--- Extract Enclosed Below ---

One of the worst performers on the All Ordinaries index on Thursday has been the BWX Ltd (ASX: BWX) share price.
In afternoon trade the personal care products company's shares are down 5.5% to $4.37.
Why is the BWX share price dropping lower?
BWX held its annual general meeting in Melbourne on Thursday.
Ahead of the event the company behind the Sukin brand released its presentation, which included its guidance for FY 2020.
Expectations were high for this meeting. So much so, as of Wednesday's close, the company's shares had risen a massive 13% since the start of the week to a 52-week high.
Unfortunately for any investors betting on a guidance upgrade, management only reaffirmed its guidance for the full year.
It said: "With a clear strategic direction now established and a strong, company-wide desire to accelerate the natural beauty revolution, we have entered FY20 with solid momentum. This momentum is underscored today as we reaffirm our FY20 guidance provided to the market at our results in August."
This guidance is for revenue growth of 20% to 25% and EBITDA growth of 25% to 35% in FY 2020.
What else happened at the meeting?
Although BWX's shares have been market beaters in 2019 with a 163% gain, they have thoroughly underperformed over the last couple of years.
For example, in January 2018 the company's shares were trading just short of $8.00. Which means anyone that bought in at that level is still nursing a sizeable decline following its disastrous performance in FY 2018 and the first half of FY 2019.
This has clearly not been forgotten by shareholders, who very nearly gave the company's remuneration report a first strike.
According to its meeting results, 23.97% of votes were cast against the renumeration report. This is just short of the 25% required to issue a first strike.
One company that wasn't so lucky this month was Ramsay Health Care Limited (ASX: RHC). It received a first strike when 29.23% voted against the private hospital operator's remuneration report.

--- End of Enclosed Extract ---
--- Material provided Enclosed Below ---

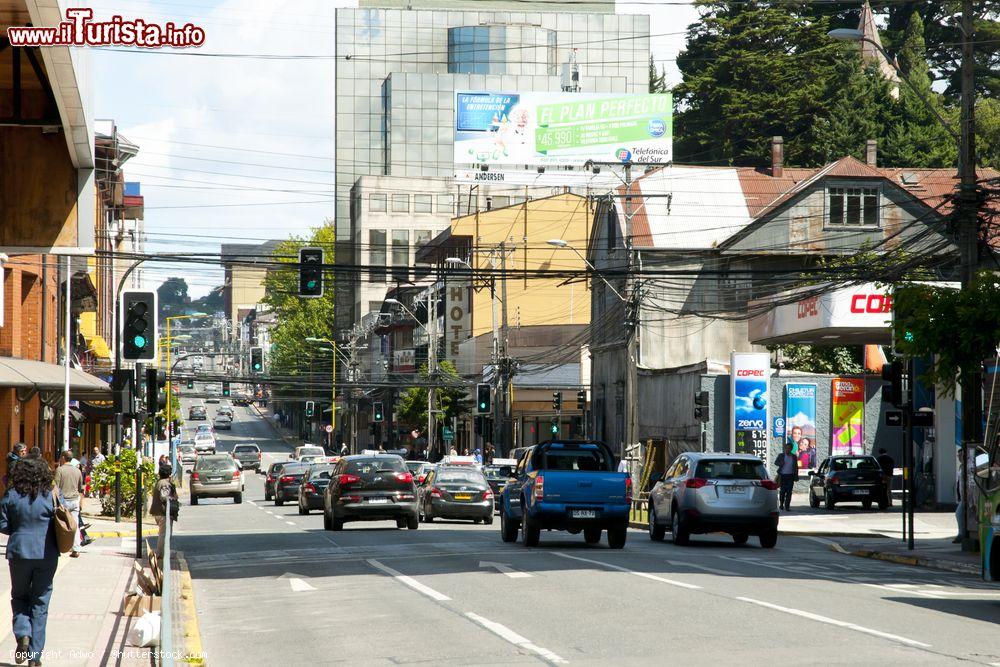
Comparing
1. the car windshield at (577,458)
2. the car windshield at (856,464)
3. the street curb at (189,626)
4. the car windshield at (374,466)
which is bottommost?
the street curb at (189,626)

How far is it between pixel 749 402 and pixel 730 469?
20.2 metres

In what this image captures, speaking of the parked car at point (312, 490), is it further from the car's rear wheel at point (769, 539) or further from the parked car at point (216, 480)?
the car's rear wheel at point (769, 539)

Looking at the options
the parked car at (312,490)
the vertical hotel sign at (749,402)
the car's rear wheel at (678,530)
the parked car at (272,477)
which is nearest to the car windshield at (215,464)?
the parked car at (272,477)

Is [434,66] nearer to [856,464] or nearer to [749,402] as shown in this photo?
[749,402]

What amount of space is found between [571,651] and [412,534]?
58.4 ft

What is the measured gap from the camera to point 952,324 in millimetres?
24047

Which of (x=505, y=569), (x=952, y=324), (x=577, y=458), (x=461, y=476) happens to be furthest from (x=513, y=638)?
(x=461, y=476)

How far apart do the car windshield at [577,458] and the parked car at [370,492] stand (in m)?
6.18

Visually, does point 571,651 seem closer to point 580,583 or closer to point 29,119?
point 580,583

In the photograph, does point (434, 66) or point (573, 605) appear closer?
point (573, 605)

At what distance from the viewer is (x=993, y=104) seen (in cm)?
8012

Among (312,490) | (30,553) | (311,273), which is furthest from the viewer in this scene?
(312,490)

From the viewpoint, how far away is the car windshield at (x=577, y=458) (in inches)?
1038

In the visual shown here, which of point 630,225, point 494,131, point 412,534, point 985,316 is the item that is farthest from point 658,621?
point 494,131
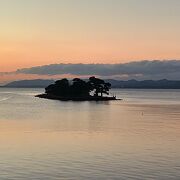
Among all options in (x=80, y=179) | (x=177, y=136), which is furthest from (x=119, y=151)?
(x=177, y=136)

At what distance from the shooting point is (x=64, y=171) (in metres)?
33.1

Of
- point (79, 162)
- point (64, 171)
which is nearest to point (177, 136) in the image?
point (79, 162)

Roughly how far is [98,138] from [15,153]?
16093 mm

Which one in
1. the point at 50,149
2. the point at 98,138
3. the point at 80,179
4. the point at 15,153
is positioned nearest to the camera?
the point at 80,179

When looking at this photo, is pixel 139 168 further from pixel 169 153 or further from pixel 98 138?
pixel 98 138

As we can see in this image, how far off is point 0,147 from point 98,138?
48.1 feet

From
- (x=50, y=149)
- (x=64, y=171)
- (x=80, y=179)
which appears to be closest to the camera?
(x=80, y=179)

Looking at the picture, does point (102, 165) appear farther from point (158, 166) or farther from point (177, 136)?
point (177, 136)

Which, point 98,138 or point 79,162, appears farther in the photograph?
point 98,138

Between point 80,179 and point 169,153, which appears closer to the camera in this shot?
point 80,179

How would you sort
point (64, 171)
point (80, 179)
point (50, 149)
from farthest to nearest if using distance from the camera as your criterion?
1. point (50, 149)
2. point (64, 171)
3. point (80, 179)

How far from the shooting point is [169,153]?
42.5 m

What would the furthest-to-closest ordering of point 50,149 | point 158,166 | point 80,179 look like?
point 50,149, point 158,166, point 80,179

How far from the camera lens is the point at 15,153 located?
4144cm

--- End of Enclosed Material provided ---

Tasks to complete
**a)** From the article on the BWX share price, quote everything from "One of the worst" down to "a 52-week high.".
**b)** Answer these questions from the article on the BWX share price:
(i) In which city did BWX hold its annual general meeting?
(ii) What EBITDA growth does BWX's guidance give for FY 2020?
(iii) What share of votes went against Ramsay Health Care's remuneration report?

Outputs for the tasks
**a)**
One of the worst performers on the All Ordinaries index on Thursday has been the BWX Ltd (ASX: BWX) share price.
In afternoon trade the personal care products company's shares are down 5.5% to $4.37.
Why is the BWX share price dropping lower?
BWX held its annual general meeting in Melbourne on Thursday.
Ahead of the event the company behind the Sukin brand released its presentation, which included its guidance for FY 2020.
Expectations were high for this meeting. So much so, as of Wednesday's close, the company's shares had risen a massive 13% since the start of the week to a 52-week high.

**b)**
(i) Melbourne
(ii) 25% to 35%
(iii) 29.23%